Excerpts from a spatial dataset
------

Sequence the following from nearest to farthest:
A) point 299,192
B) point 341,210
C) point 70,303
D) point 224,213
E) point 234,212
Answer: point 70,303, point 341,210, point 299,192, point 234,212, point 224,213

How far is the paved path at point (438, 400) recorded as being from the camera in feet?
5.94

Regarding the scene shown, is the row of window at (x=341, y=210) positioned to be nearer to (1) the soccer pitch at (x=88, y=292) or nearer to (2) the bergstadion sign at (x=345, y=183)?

------

DO THIS: Update the rows above by replacing "camera" with "viewer" and leaving everything else unchanged.

CORRECT RESPONSE:
Sequence the following from nearest to farthest:
A) point 299,192
B) point 341,210
C) point 70,303
D) point 224,213
E) point 234,212
Answer: point 70,303, point 341,210, point 299,192, point 234,212, point 224,213

How far is the paved path at point (438, 400) recorded as being from the viewer in feet?
5.94

Regarding the scene shown, is the row of window at (x=341, y=210) positioned to be nearer to (1) the soccer pitch at (x=88, y=292) or nearer to (2) the bergstadion sign at (x=345, y=183)?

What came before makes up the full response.